Donna, I'll take the first part and let Brad follow-up with the book value. The fiber assets are valuable assets for us. We see and deliver on that whenever possible. Obviously when you're doing nationwide retail networks, not all of it is going to be on that. So we think there's an opportunity to sell more transport capability and to take better – to realize there are more value of that asset just in a sales and a revenue perspective. Having said that we're continuing to look at strategic alternatives and we'll do what's best in the interest – the best interest of value creation and we'll take a look at whether it creates more value in our hands or we get the appropriate value by looking at strategic alternatives for another buyer. So it's one of those things that's an ongoing. How do you – I think you used the word, option value, optionality, I think that's a good word for it and we'll constantly look at that optionality and see which way makes the most value for us. Brad, do you want to add…?

Bradley A. Ferguson

The book values are a little over $200 million.

Donna Jaegers - D.A. Davidson & Co.

Okay, great. And then obviously you guys already on the last mile you had an agreement with Time Warner Cable to resell their last mile. Are you going to request that from Comcast now as well with this Comcast- Time Warner Cable merger process?

Joseph F. Eazor

We'd love to extend our relationship more broadly to Comcast and we're in process of paying attention to what's happening there and continuing to work with Time Warner Cable to be great partners to them and we expect to keep that relationship going in the future.

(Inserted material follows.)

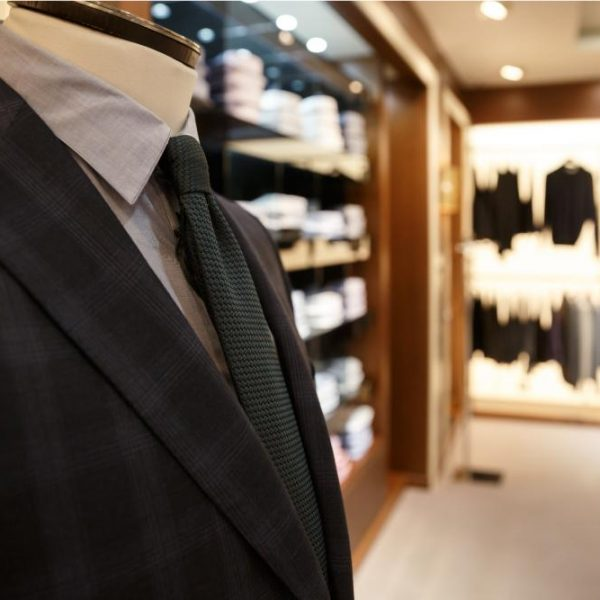 close-up-shot-of-man-suit-jacket-on-hanger-P559HWL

Donna Jaegers - D.A. Davidson & Co.

Okay. And then one last quick question on your go-to-market effort, the channel partner Avenue right now. Can you give us what do you get from as far as a percentage of revenues, how much does that generate for EarthLink currently?

Bradley A. Ferguson

Yes, in terms of the new bookings it's 20% to 30% and with our business customer base, it's – that's probably a good representation of what it makes in our base as well.

Louis M. Alterman

Yes, on the retail base that's excluding wholesale.

Joseph F. Eazor

Just a short anecdote or a short follow-up on that. I think we can do a lot better through our channel. As we've undertaken a large integration of bringing the companies together, we sort of – with our systems not being fully integrated and some of the quoting process challenges that's created, we have an opportunity to improve that process not only helps us sell directly to customers but it will help our channel partners work with us more effectively. So we have a lot of effort focused on improving our channel partners in the [post] (ph) market there.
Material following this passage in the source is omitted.